- [Task requirements] All of the data must be printed exactly; please include every line.

- [Supplied entries]
(begin)

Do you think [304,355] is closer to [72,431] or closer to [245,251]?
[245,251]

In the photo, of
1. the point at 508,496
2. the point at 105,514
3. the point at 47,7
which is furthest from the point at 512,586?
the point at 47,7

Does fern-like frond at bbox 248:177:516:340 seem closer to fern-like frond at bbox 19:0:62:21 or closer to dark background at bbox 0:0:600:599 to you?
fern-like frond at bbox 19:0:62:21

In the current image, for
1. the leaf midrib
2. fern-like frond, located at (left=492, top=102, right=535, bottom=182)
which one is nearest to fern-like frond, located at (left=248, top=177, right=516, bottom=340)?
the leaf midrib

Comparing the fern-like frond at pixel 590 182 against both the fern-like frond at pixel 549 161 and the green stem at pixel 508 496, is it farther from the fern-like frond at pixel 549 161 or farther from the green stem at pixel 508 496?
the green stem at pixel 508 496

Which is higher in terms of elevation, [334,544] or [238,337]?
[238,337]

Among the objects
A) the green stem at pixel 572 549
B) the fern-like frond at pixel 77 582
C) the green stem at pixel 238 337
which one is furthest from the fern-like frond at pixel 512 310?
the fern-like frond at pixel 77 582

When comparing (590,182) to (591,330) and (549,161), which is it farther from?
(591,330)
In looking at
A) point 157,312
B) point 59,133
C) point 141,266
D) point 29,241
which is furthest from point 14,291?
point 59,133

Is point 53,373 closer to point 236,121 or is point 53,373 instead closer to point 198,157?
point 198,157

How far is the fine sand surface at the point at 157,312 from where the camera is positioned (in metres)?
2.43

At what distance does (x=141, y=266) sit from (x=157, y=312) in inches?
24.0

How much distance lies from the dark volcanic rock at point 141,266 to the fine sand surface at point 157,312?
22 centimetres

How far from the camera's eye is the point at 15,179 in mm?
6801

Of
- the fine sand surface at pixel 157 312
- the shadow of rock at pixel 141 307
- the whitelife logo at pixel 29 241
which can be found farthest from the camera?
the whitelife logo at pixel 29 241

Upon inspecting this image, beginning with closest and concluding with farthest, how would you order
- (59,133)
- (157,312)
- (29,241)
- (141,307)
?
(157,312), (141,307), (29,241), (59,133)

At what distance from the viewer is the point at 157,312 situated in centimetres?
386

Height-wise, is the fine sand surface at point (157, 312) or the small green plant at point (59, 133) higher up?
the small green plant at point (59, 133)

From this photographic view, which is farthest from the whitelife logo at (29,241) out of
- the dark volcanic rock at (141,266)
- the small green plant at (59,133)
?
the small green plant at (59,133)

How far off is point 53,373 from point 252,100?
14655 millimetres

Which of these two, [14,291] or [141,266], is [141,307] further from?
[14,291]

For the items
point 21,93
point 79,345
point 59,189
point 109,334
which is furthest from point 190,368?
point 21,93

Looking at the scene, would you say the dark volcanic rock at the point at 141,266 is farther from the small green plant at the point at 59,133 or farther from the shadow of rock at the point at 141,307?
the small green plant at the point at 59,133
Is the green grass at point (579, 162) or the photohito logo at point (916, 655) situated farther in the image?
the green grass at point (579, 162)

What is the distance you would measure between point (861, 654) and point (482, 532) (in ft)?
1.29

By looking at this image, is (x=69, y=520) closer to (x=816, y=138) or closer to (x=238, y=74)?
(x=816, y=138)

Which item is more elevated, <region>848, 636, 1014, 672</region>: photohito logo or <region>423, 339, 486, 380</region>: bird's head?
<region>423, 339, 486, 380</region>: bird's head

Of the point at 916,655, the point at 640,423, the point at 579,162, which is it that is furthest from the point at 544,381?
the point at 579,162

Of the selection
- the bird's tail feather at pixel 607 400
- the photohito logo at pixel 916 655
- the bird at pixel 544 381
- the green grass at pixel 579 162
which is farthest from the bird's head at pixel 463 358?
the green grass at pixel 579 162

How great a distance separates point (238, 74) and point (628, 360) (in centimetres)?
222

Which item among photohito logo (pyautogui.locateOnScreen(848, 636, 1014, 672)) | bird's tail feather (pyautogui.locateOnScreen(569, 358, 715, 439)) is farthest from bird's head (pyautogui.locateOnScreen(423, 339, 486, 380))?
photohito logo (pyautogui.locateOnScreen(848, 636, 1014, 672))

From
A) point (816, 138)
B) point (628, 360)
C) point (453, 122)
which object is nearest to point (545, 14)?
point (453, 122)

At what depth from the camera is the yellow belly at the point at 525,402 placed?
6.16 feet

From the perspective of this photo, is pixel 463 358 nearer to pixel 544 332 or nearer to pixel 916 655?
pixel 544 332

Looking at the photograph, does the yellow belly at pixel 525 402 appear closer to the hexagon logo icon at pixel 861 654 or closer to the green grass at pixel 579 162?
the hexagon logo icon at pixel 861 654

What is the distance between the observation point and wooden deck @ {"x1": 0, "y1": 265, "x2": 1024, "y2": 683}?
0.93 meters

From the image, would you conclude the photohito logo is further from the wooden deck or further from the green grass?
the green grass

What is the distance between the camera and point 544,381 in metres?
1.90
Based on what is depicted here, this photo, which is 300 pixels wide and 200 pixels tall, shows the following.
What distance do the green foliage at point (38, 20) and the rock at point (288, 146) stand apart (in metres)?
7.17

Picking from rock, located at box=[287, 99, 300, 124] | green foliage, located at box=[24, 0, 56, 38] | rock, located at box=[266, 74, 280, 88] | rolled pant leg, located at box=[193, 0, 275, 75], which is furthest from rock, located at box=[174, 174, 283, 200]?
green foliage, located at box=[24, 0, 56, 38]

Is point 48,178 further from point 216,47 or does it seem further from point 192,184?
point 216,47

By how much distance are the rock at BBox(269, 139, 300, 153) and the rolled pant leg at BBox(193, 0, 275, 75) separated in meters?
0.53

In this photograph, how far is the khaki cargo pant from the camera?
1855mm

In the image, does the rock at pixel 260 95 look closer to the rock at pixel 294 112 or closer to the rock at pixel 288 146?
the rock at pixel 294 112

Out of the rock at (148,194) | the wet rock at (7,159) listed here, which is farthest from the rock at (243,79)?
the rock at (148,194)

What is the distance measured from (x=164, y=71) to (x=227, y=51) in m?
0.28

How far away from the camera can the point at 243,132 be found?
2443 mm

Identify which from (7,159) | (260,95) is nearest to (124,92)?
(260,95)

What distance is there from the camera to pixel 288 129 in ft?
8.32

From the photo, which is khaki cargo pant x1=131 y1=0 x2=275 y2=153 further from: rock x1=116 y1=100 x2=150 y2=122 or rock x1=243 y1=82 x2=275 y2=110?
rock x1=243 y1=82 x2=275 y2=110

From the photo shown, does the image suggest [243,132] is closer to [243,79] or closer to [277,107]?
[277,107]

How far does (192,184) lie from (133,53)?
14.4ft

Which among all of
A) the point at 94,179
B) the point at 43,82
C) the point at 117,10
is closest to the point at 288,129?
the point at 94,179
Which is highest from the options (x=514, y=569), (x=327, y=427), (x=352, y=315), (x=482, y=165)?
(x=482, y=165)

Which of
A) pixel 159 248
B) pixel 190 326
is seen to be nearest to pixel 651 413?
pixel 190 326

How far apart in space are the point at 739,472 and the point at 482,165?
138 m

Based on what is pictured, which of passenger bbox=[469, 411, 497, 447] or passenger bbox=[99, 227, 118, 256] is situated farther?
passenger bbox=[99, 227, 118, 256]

(end)

- [The output]
Do you think [304,355] is closer to [72,431] or closer to [245,251]?
[245,251]

In the photo, of
1. the point at 508,496
2. the point at 105,514
3. the point at 47,7
which is furthest from the point at 512,586?
the point at 47,7

Does fern-like frond at bbox 248:177:516:340 seem closer to fern-like frond at bbox 19:0:62:21 or closer to dark background at bbox 0:0:600:599 to you?
fern-like frond at bbox 19:0:62:21

In the current image, for
1. the leaf midrib
2. fern-like frond, located at (left=492, top=102, right=535, bottom=182)
which one is nearest to fern-like frond, located at (left=248, top=177, right=516, bottom=340)?
the leaf midrib

Comparing the fern-like frond at pixel 590 182 against both the fern-like frond at pixel 549 161 and the green stem at pixel 508 496, is it farther from the fern-like frond at pixel 549 161 or farther from the green stem at pixel 508 496?
the green stem at pixel 508 496

Which is higher in terms of elevation, [334,544] or [238,337]?
[238,337]

Among the objects
A) the green stem at pixel 572 549
B) the fern-like frond at pixel 77 582
C) the green stem at pixel 238 337
which one is furthest from the fern-like frond at pixel 512 310?
the fern-like frond at pixel 77 582

When comparing (590,182) to (591,330) and (549,161), which is it farther from?
(591,330)
In looking at
A) point 157,312
B) point 59,133
C) point 141,266
D) point 29,241
which is furthest from point 14,291?
point 59,133

Is point 53,373 closer to point 236,121 or is point 53,373 instead closer to point 198,157?
point 198,157

How far is the fine sand surface at the point at 157,312 from where the camera is positioned (in metres)?
2.43

At what distance does (x=141, y=266) sit from (x=157, y=312) in inches?
24.0

How much distance lies from the dark volcanic rock at point 141,266 to the fine sand surface at point 157,312?
22 centimetres

How far from the camera's eye is the point at 15,179 in mm?
6801

Of
- the fine sand surface at pixel 157 312
- the shadow of rock at pixel 141 307
- the whitelife logo at pixel 29 241
which can be found farthest from the camera?
the whitelife logo at pixel 29 241

Upon inspecting this image, beginning with closest and concluding with farthest, how would you order
- (59,133)
- (157,312)
- (29,241)
- (141,307)
?
(157,312), (141,307), (29,241), (59,133)

At what distance from the viewer is the point at 157,312 situated in centimetres?
386

Height-wise, is the fine sand surface at point (157, 312) or the small green plant at point (59, 133) higher up?
the small green plant at point (59, 133)

From this photographic view, which is farthest from the whitelife logo at (29,241) out of
- the dark volcanic rock at (141,266)
- the small green plant at (59,133)
?
the small green plant at (59,133)

How far off is point 53,373 from point 252,100?
14655 millimetres

Which of these two, [14,291] or [141,266], is [141,307] further from?
[14,291]

For the items
point 21,93
point 79,345
point 59,189
point 109,334
which is furthest from point 190,368?
point 21,93

Looking at the scene, would you say the dark volcanic rock at the point at 141,266 is farther from the small green plant at the point at 59,133 or farther from the shadow of rock at the point at 141,307?
the small green plant at the point at 59,133
Is the green grass at point (579, 162) or the photohito logo at point (916, 655) situated farther in the image?
the green grass at point (579, 162)

What is the distance you would measure between point (861, 654) and point (482, 532) (in ft)?
1.29

By looking at this image, is (x=69, y=520) closer to (x=816, y=138) or closer to (x=238, y=74)?
(x=816, y=138)

Which item is more elevated, <region>848, 636, 1014, 672</region>: photohito logo or <region>423, 339, 486, 380</region>: bird's head?
<region>423, 339, 486, 380</region>: bird's head

Of the point at 916,655, the point at 640,423, the point at 579,162, which is it that is furthest from the point at 544,381?
the point at 579,162

Of the selection
- the bird's tail feather at pixel 607 400
- the photohito logo at pixel 916 655
- the bird at pixel 544 381
- the green grass at pixel 579 162
which is farthest from the bird's head at pixel 463 358?
the green grass at pixel 579 162

How great a distance separates point (238, 74) and point (628, 360) (in centimetres)?
222

Which item among photohito logo (pyautogui.locateOnScreen(848, 636, 1014, 672)) | bird's tail feather (pyautogui.locateOnScreen(569, 358, 715, 439)) is farthest from bird's head (pyautogui.locateOnScreen(423, 339, 486, 380))?
photohito logo (pyautogui.locateOnScreen(848, 636, 1014, 672))

From
A) point (816, 138)
B) point (628, 360)
C) point (453, 122)
which object is nearest to point (545, 14)?
point (453, 122)

At what depth from the camera is the yellow belly at the point at 525,402 placed?
6.16 feet

From the perspective of this photo, is pixel 463 358 nearer to pixel 544 332 or nearer to pixel 916 655?
pixel 544 332

Looking at the photograph, does the yellow belly at pixel 525 402 appear closer to the hexagon logo icon at pixel 861 654 or closer to the green grass at pixel 579 162?
the hexagon logo icon at pixel 861 654

What is the distance between the observation point and wooden deck @ {"x1": 0, "y1": 265, "x2": 1024, "y2": 683}?
0.93 meters

From the image, would you conclude the photohito logo is further from the wooden deck or further from the green grass?
the green grass

What is the distance between the camera and point 544,381 in metres?
1.90
Based on what is depicted here, this photo, which is 300 pixels wide and 200 pixels tall, shows the following.
What distance do the green foliage at point (38, 20) and the rock at point (288, 146) stand apart (in metres)?
7.17

Picking from rock, located at box=[287, 99, 300, 124] | green foliage, located at box=[24, 0, 56, 38] | rock, located at box=[266, 74, 280, 88] | rolled pant leg, located at box=[193, 0, 275, 75], which is furthest from rock, located at box=[174, 174, 283, 200]?
green foliage, located at box=[24, 0, 56, 38]

Is point 48,178 further from point 216,47 or does it seem further from point 192,184?
point 216,47

By how much distance are the rock at BBox(269, 139, 300, 153) and the rolled pant leg at BBox(193, 0, 275, 75) separated in meters?
0.53

In this photograph, how far is the khaki cargo pant from the camera?
1855mm

In the image, does the rock at pixel 260 95 look closer to the rock at pixel 294 112 or closer to the rock at pixel 288 146?
the rock at pixel 294 112

Out of the rock at (148,194) | the wet rock at (7,159) listed here, which is farthest from the rock at (243,79)?
the rock at (148,194)

What is the distance measured from (x=164, y=71) to (x=227, y=51) in m?
0.28

How far away from the camera can the point at 243,132 be found?
2443 mm

Identify which from (7,159) | (260,95) is nearest to (124,92)?
(260,95)

What distance is there from the camera to pixel 288 129 in ft?
8.32

From the photo, which is khaki cargo pant x1=131 y1=0 x2=275 y2=153 further from: rock x1=116 y1=100 x2=150 y2=122 or rock x1=243 y1=82 x2=275 y2=110?
rock x1=243 y1=82 x2=275 y2=110

From the photo shown, does the image suggest [243,132] is closer to [243,79] or closer to [277,107]?
[277,107]

How far does (192,184) lie from (133,53)?
14.4ft

Which among all of
A) the point at 94,179
B) the point at 43,82
C) the point at 117,10
is closest to the point at 288,129?
the point at 94,179
Which is highest from the options (x=514, y=569), (x=327, y=427), (x=352, y=315), (x=482, y=165)?
(x=482, y=165)

Which of
A) pixel 159 248
B) pixel 190 326
is seen to be nearest to pixel 651 413?
pixel 190 326

How far apart in space are the point at 739,472 and the point at 482,165?
138 m

Based on what is pictured, which of passenger bbox=[469, 411, 497, 447] or passenger bbox=[99, 227, 118, 256] is situated farther?
passenger bbox=[99, 227, 118, 256]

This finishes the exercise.